**To-do list**
1. Answer these questions about the Black Friday text:
(a) What date did the battalion nickname Black Friday?
(b) How many yards of open beet fields did the regiment advance across before attacking?
(c) How many men of the ninety-man company were present and fit for duty the next day?
2. Return, word for word, everything in the Black Friday text from "Black Friday was" down to "the next day.".

**Text block**

------

Black Friday was the nickname given by the 1st Battalion The Black Watch (Royal Highland Regiment) of Canada to the date 13 October 1944. On that day, during World War II's Battle of the Scheldt in The Netherlands, the regiment attacked German positions on a raised railway embankment near the village of Hoogerheide after advancing across 1,200 yards of open beet fields. When final casualty totals were tabulated, it was determined the battalion had lost 145 men killed or captured; fifty-six men were killed, including all four of the commanders of the lettered companies, and twenty-seven men were taken prisoner. One company of ninety men had only four men present and fit for duty the next day.

------

**Stored records**

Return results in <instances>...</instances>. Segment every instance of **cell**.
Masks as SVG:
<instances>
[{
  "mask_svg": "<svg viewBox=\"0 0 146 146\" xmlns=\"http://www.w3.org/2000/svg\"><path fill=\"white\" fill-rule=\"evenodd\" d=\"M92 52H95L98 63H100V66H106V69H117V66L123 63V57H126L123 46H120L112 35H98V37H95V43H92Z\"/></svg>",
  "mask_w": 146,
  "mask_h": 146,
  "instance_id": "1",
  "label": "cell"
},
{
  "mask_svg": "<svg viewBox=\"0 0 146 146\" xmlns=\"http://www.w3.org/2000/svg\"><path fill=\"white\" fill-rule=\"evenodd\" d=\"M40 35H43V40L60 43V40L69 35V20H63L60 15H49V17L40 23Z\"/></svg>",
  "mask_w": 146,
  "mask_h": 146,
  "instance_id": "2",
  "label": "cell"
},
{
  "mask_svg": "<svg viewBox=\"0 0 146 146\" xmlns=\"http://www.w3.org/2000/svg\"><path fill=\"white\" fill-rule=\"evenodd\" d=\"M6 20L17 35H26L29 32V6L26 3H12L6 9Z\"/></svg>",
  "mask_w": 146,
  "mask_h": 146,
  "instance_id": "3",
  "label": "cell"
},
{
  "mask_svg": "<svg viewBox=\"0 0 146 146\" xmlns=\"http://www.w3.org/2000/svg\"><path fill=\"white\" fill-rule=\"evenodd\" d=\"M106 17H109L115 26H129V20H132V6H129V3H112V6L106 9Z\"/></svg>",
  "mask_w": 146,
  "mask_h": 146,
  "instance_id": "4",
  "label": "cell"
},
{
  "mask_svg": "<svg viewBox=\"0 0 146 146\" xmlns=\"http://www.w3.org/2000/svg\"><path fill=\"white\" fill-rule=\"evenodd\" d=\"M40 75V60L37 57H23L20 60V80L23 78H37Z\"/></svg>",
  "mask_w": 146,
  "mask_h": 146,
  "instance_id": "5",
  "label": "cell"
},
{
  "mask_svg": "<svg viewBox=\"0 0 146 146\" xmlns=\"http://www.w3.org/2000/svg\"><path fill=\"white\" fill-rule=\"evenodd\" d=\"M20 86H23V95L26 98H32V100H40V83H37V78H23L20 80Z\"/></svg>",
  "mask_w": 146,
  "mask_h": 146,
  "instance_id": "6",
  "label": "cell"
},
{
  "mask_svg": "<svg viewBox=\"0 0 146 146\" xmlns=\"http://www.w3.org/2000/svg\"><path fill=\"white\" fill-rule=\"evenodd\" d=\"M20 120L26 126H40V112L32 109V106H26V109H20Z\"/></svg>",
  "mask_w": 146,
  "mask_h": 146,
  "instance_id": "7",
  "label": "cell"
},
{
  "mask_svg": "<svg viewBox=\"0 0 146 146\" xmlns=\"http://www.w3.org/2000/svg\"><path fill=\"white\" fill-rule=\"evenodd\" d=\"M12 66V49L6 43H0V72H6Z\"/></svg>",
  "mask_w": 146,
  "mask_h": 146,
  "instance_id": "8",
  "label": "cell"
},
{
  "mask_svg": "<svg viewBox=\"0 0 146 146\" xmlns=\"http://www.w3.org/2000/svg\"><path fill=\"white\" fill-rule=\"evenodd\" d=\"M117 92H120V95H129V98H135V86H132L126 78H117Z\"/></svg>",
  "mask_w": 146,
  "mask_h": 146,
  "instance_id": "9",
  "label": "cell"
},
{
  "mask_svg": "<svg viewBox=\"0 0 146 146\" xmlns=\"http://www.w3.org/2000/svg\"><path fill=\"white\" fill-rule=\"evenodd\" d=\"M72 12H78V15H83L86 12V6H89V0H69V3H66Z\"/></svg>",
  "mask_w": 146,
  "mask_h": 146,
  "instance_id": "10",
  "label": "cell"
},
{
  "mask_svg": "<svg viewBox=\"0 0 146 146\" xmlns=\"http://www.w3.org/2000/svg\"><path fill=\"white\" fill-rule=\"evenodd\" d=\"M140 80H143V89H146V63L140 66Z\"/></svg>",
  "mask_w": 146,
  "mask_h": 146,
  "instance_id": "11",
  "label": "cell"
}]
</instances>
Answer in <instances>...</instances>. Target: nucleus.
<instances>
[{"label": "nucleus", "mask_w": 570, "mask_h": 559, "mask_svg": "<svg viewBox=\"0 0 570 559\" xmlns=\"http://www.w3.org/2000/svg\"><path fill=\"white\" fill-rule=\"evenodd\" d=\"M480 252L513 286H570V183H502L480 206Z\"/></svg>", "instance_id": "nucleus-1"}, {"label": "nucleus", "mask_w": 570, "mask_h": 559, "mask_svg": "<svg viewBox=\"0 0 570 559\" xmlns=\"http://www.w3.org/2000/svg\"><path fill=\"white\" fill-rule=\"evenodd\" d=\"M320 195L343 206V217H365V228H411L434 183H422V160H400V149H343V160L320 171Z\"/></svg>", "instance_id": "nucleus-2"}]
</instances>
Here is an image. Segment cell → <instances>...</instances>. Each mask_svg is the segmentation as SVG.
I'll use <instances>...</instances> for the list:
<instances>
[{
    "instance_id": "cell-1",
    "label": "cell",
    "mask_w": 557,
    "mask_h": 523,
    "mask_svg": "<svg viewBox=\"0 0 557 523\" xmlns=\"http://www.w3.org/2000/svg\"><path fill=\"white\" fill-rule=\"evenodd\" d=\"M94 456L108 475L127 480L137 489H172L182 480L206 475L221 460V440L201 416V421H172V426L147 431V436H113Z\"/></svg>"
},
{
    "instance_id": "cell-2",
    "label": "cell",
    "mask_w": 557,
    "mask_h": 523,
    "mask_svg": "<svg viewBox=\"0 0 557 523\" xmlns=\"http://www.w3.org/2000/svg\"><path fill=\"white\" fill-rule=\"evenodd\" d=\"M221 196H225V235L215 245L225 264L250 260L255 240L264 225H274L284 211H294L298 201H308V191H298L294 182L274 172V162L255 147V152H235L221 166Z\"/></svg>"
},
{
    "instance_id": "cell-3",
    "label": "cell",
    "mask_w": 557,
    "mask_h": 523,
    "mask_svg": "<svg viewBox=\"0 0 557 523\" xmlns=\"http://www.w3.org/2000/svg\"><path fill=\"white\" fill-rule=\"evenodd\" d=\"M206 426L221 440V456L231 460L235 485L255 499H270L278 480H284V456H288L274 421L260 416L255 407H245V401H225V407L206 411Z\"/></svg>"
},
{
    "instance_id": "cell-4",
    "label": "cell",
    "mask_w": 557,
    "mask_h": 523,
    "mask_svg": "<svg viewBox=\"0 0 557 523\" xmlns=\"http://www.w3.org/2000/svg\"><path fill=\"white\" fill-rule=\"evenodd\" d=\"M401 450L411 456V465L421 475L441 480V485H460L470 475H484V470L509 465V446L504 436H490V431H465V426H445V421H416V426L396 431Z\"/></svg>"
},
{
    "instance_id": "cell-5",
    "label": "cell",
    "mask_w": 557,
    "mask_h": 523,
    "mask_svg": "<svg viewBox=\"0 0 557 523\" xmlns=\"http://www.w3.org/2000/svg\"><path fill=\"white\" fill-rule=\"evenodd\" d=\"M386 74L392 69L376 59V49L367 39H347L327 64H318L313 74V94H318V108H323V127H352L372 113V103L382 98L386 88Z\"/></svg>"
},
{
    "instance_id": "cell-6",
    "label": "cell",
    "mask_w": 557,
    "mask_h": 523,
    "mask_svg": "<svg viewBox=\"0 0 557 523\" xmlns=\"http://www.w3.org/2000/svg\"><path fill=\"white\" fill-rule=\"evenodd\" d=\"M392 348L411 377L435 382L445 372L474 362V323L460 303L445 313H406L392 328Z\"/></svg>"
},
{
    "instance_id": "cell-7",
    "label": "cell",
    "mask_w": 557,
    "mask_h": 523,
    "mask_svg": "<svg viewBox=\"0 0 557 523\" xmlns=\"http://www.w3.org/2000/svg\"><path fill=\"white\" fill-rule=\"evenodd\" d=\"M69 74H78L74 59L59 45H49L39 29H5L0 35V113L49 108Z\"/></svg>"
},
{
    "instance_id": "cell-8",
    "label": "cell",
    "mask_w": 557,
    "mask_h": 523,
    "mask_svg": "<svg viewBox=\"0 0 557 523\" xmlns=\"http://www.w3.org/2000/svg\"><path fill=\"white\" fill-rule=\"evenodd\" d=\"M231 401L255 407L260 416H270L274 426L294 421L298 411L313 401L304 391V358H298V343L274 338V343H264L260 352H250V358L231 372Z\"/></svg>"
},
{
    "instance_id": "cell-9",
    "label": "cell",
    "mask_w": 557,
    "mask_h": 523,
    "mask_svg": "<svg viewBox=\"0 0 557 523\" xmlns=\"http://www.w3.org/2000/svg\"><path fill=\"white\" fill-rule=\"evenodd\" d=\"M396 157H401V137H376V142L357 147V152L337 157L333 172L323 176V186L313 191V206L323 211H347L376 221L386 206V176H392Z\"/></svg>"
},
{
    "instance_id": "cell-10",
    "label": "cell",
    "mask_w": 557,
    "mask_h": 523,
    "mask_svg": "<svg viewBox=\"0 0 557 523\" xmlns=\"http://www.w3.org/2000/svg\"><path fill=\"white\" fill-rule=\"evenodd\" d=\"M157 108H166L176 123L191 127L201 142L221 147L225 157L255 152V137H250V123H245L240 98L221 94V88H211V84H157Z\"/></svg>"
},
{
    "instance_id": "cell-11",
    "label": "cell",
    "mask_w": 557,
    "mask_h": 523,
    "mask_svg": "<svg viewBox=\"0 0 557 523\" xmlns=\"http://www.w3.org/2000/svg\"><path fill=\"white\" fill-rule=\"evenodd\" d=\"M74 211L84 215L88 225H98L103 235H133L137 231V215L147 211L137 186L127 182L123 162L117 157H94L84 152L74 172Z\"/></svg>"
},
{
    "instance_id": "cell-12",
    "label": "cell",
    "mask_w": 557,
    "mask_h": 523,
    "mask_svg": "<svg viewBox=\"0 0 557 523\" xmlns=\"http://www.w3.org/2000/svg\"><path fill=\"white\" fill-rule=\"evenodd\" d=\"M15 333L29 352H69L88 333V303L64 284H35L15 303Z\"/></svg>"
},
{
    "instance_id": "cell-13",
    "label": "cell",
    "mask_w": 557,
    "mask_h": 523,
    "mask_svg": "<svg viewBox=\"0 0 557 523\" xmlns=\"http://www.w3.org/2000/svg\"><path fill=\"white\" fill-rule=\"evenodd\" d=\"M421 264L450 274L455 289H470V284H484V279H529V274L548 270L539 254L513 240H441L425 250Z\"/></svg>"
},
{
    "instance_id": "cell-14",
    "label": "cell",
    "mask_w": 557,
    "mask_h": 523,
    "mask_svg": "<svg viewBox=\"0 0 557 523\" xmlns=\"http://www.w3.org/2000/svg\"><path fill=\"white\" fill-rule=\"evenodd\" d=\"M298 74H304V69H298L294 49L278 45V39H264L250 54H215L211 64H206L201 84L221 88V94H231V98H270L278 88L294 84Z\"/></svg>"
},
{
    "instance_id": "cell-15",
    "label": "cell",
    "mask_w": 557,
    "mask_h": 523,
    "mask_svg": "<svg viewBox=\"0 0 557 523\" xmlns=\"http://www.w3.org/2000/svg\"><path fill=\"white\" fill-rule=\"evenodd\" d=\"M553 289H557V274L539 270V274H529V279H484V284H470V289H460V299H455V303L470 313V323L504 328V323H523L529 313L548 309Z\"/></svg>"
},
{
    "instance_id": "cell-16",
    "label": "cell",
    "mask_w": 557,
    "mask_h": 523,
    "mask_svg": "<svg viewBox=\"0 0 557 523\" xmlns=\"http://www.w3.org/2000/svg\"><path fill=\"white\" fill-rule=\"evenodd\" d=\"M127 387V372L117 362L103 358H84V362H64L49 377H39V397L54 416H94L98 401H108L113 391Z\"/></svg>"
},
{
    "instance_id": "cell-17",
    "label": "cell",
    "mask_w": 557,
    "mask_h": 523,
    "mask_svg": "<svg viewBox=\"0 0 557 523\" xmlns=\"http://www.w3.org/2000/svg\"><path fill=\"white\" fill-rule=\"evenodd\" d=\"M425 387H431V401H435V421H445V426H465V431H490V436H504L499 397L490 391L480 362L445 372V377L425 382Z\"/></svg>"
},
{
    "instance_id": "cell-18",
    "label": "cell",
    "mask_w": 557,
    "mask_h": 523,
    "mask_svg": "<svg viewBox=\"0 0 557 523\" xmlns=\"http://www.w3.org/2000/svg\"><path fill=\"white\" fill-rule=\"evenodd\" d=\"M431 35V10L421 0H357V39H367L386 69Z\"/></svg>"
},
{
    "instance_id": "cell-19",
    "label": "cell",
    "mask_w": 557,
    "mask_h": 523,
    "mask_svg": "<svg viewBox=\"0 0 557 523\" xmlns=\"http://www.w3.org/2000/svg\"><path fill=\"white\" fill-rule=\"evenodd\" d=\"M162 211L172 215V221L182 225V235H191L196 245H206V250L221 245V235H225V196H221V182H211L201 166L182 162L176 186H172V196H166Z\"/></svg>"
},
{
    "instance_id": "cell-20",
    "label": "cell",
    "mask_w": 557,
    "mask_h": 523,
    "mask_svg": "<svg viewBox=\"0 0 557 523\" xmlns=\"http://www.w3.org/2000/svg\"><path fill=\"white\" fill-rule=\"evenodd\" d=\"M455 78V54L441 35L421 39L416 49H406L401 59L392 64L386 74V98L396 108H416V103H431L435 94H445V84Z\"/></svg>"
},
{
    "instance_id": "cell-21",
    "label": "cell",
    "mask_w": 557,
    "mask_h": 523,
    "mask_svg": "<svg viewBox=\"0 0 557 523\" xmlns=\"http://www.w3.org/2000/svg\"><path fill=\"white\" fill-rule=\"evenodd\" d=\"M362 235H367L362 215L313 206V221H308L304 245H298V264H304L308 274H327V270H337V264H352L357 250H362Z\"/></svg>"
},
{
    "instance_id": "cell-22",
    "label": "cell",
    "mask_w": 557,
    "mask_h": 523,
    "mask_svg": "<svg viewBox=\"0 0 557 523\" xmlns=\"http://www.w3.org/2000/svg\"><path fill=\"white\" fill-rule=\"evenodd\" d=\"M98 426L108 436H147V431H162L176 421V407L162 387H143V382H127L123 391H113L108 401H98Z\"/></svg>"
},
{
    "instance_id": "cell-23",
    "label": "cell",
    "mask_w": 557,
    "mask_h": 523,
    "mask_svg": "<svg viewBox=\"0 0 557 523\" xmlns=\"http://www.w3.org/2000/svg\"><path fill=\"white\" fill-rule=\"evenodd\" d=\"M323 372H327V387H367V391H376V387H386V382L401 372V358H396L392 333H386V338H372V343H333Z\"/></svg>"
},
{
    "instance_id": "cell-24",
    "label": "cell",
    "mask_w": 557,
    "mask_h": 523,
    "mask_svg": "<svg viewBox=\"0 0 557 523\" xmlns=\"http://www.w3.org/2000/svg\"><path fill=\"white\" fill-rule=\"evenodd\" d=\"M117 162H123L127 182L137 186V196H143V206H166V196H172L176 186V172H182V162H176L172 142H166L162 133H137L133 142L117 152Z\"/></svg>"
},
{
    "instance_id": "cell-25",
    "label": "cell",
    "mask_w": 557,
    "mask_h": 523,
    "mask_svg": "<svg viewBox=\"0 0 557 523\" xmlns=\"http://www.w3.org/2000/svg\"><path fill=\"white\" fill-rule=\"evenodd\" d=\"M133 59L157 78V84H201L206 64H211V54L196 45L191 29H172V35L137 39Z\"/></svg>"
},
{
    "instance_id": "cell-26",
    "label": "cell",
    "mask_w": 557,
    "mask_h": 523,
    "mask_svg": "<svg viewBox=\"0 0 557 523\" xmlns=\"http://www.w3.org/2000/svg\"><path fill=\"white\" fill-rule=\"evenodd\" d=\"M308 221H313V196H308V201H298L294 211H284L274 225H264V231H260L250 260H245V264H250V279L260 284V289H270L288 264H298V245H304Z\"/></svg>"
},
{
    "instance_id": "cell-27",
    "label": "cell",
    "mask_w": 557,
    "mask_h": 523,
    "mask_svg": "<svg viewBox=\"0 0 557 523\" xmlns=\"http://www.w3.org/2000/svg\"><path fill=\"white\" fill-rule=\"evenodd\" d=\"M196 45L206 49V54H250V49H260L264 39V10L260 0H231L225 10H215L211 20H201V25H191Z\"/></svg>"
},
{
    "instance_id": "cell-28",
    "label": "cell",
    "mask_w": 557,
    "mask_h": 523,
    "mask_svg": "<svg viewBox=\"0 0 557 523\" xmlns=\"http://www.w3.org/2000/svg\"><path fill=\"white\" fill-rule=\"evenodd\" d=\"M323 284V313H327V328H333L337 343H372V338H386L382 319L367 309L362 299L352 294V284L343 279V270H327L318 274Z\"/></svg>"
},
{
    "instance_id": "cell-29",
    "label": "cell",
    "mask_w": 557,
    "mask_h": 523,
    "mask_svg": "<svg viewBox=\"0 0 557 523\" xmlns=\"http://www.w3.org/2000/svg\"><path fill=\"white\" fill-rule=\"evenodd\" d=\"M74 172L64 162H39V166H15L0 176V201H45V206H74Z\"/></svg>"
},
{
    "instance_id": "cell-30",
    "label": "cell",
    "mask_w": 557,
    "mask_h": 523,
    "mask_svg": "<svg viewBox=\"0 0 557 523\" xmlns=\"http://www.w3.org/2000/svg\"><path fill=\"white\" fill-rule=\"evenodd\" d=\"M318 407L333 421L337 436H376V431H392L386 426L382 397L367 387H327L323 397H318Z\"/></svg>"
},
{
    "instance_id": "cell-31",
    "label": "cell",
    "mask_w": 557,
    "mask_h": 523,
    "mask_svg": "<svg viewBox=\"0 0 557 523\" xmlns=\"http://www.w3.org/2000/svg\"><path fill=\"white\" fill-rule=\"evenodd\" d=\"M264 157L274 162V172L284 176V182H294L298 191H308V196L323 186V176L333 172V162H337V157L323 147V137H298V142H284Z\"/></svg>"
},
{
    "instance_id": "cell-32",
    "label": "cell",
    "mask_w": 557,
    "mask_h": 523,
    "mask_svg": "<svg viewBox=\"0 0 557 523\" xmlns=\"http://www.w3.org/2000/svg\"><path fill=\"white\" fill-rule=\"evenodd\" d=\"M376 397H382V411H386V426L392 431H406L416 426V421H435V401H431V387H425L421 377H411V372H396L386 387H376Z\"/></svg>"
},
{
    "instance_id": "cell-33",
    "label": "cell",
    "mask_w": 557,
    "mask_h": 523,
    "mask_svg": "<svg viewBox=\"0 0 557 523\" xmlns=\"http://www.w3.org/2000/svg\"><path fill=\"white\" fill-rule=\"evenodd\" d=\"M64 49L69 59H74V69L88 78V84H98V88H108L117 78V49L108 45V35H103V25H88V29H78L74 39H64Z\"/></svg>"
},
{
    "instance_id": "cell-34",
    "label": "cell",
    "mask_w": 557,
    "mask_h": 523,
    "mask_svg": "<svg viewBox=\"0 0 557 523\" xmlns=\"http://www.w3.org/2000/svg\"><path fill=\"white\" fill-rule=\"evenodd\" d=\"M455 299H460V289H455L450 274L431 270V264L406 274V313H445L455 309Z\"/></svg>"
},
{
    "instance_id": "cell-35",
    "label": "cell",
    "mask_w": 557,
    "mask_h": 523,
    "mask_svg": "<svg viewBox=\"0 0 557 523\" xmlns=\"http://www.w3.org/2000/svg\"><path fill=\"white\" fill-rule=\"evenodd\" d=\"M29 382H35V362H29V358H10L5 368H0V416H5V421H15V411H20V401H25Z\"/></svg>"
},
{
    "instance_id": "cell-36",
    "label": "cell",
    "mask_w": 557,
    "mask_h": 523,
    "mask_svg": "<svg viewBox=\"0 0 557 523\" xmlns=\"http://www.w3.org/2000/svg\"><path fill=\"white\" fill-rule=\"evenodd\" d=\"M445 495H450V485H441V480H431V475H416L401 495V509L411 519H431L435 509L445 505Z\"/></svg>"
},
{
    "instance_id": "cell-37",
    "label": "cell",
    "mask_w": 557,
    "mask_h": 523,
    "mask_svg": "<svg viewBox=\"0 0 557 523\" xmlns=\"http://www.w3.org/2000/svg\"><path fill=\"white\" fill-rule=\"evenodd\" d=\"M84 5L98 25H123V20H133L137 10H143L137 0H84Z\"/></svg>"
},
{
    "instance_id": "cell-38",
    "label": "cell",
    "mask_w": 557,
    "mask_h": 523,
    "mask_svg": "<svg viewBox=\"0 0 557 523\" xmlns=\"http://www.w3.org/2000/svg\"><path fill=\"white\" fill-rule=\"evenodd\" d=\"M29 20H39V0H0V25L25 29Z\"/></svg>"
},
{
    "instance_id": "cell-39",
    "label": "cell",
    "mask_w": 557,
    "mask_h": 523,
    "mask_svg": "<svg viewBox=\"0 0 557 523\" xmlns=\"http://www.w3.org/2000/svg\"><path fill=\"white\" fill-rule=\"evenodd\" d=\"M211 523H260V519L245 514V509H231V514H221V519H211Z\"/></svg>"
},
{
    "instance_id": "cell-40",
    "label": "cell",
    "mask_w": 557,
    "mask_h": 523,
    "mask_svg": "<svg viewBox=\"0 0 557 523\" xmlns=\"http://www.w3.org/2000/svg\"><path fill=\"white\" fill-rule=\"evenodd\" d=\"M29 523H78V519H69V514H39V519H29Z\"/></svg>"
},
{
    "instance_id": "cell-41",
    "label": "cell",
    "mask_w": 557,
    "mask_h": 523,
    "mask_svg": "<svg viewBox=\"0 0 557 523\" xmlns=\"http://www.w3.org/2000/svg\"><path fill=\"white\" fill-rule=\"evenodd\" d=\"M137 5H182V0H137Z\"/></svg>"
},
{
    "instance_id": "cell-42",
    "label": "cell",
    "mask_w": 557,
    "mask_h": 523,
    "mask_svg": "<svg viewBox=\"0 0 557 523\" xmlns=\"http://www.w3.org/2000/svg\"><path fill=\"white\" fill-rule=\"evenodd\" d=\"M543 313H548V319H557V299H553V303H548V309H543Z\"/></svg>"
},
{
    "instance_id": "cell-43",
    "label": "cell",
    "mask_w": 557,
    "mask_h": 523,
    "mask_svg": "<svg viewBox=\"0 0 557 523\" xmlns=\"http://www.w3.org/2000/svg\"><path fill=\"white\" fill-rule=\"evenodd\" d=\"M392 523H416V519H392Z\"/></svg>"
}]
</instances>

------

**Responses in order**
1.
(a) 13 October 1944
(b) 1,200 yards
(c) Four

2.
Black Friday was the nickname given by the 1st Battalion The Black Watch (Royal Highland Regiment) of Canada to the date 13 October 1944. On that day, during World War II's Battle of the Scheldt in The Netherlands, the regiment attacked German positions on a raised railway embankment near the village of Hoogerheide after advancing across 1,200 yards of open beet fields. When final casualty totals were tabulated, it was determined the battalion had lost 145 men killed or captured; fifty-six men were killed, including all four of the commanders of the lettered companies, and twenty-seven men were taken prisoner. One company of ninety men had only four men present and fit for duty the next day.